Natural disasters are getting worse each year, and that leaves the most vulnerable areas and homeowners exposed to the most damage.
Approximately 4 million homes in the United States are uninsured, and about 64 percent of homes are underinsured - many not by choice. As the cost of coverage continues to climb, many people don’t have the financial accessibility to protect themselves.
Consider the homes of the Florida Panhandle that have been passed over by major insurers for decades now. Or the poor economic conditions in rural areas that can make insurance out of reach. It can feel as if insurance is only for those who can afford it. The reality is the family that doesn’t have the cash on hand to rebuild needs insurance the most.
So how do we make insurance more affordable for everyone?
Disasters Hurt the Uninsured the Most
The affordability of insurance is a big problem, and so is the cost of recent disasters. The data below shows just how devastating the financial strain of going without insurance can be.
| Total Damages and Uninsured Damages for Recent Natural Disasters | | Natural Disaster | Total Damage | Uninsured Damage | | — | | Hurricane Katrina | $125 billion | $45 billion | | Camp Fire | $16.5 billion | $4 billion | | 2019 Southern Tornadoes | $925 million | $225 million | | Hurricane Dorian | $5.2 billion | ~$2.6 billion |
Now 15 years after Hurricane Katrina, New Orleans and its surrounding communities are still trying to rebuild. Many residents without insurance abandoned their homes and moved away where they could get jobs and start over.
A similar story plays out in the rural town of Paradise, California, that was overrun by the Camp Fire in 2018. Nearly 90 percent of the city’s structures were destroyed, and the population of 28,000 is now around 4,000. Many of these homes were uninsured and unprepared for a disaster.
The rural Florida Panhandle counties have lower insured rates than the state average. It’s estimated that 12.8 percent of owner-occupied homes don’t have homeowners insurance in Florida, whereas the national average of uninsured homes is about 5 percent.
In places like Liberty County, the rate could be even higher because only 15 percent of homes have a mortgage that would require homeowners insurance.
Some folks may think home insurance is optional when it’s not required, especially if they’re already budget constrained or in areas where the median income is below the national average, like in Panama City, Florida.
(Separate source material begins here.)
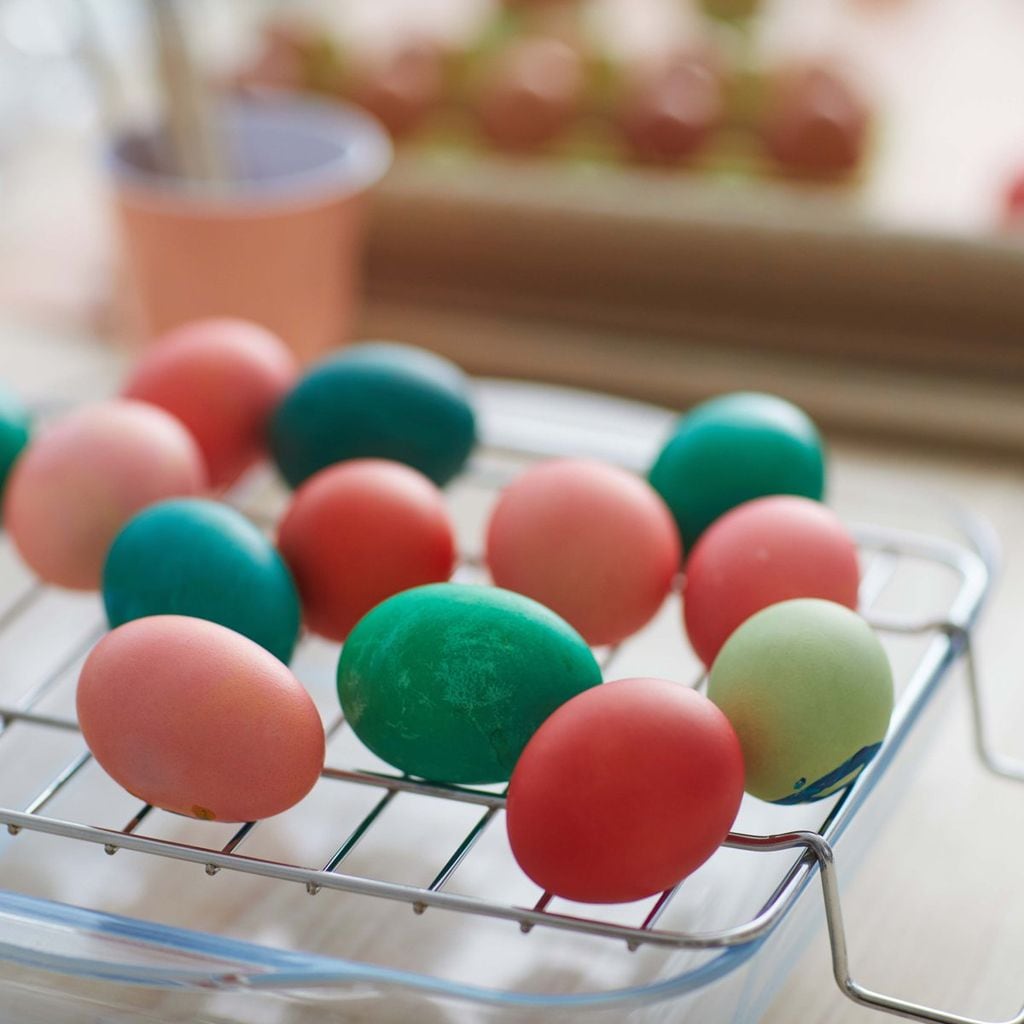 colorear huevos de pascua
But the truth is that going without insurance only increases financial hardship.
The High Cost of Not Having Insurance
We’ve seen from past disasters that those who don’t have the money to rebuild can’t afford to not have insurance.
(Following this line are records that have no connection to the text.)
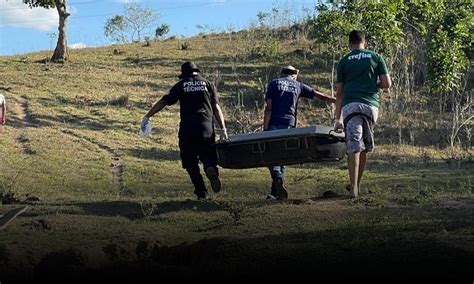 Atenção Boné e sandálias de Cleuber estavam perto do corpo achado em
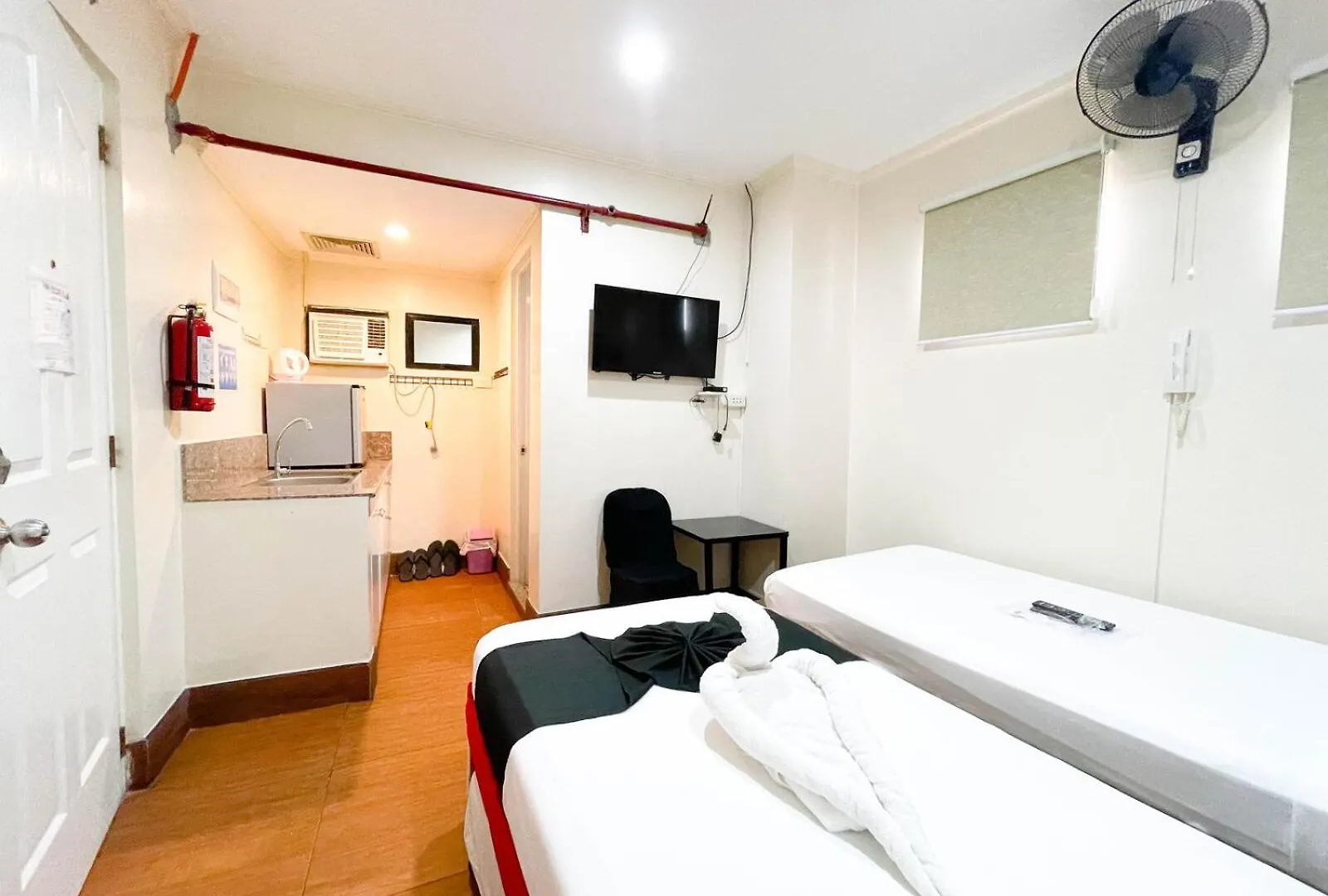 Chanel Paris Hotel Powered By Cocotel Taguig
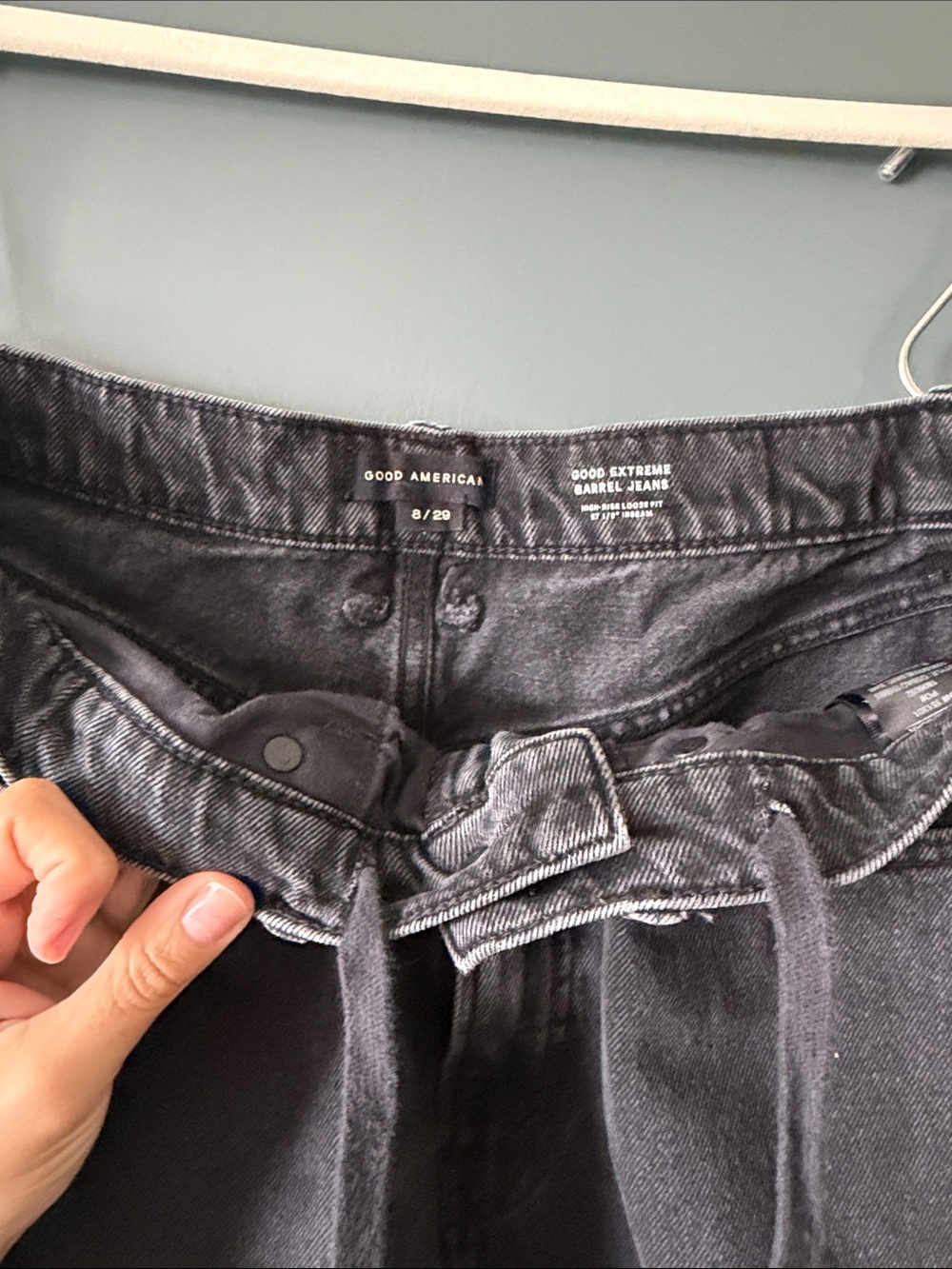 Good American Good Extreme Barrel Jeans- Black - Picture 3 of 4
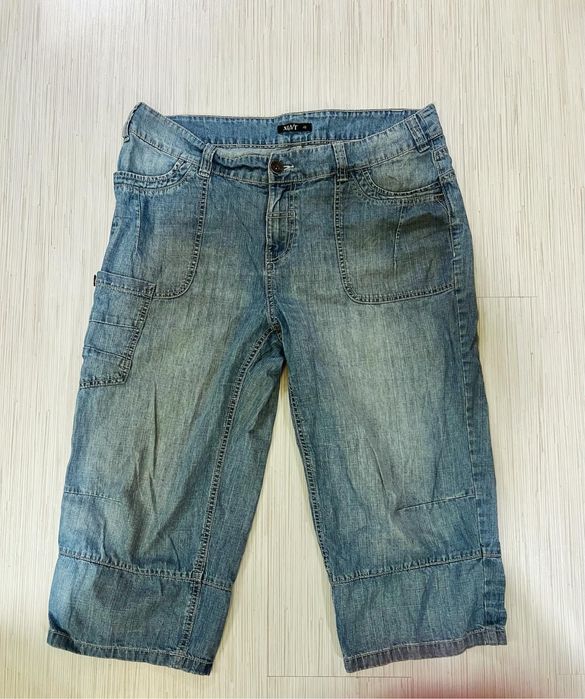 Jorts( blugi sub genunchi) baggy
Let’s run some numbers. According to Home Advisor, it costs between $100 to $200 per square foot to build a typical home. If we take the median number of $150 per square foot for a 1,500 square foot house, it takes $225,000 to build a home.
That doesn’t include the belongings inside or living expenses while the house was uninhabitable. When a family loses everything in a storm or fire, their loss could be valued well over $300,000 with moderate personal belongings and living expenses factored in. Those who don’t have the means to start over rely on federal aid, and it isn’t much.
A federal aid program designed to help disaster victims only offers about $33,000 per household. The reality is most people get a fraction of that, averaging $8,000 or less. That’s barely enough for a couple months of rent.
Using Technology to Make Insurance Financially Accessible
Across the nation, the cost of insurance continues to rise. Currently, homeowners insurance averages $1,211 a year in the US. But states that get hit harder by natural disasters, such as Florida, pay more and more.
On average, Florida home insurance costs are the second highest in the country, thanks to hurricanes, floods, and sinkholes. In some cases, Floridians are paying two to three times the national average, taking a serious bite out of a monthly budget.
Insurance isn’t a luxury item, and it needs to be available to all homeowners, especially those most vulnerable to a total loss. We believe technology is the key to making insurance more affordable and accessible.
For starters, you shouldn’t have to go into an agent’s office to get insurance, which is taxing for those working late hours to support their families. Getting home insurance should be as easy as going online or picking up the phone. We rely on technology to replace outside agents and help us eliminate the 32 percent in premium dollars otherwise spent on administrative costs and agency infrastructure.
You also shouldn’t have to be an expert in your home’s construction to get an accurate quote. That’s why our super simple online application automatically pulls public data about your home to help us tailor your coverage.
Rather than determining your home’s risk based on your entire community, we use granular data to accurately assess every home. That means you only pay for what it costs to protect your home, not the entire ZIP code.
The result? We’re able to save homeowners $500 a year on average.
There’s always more work to do, but we are inspired to be the force of change that makes insurance readily available for all homeowners – especially those who need it most.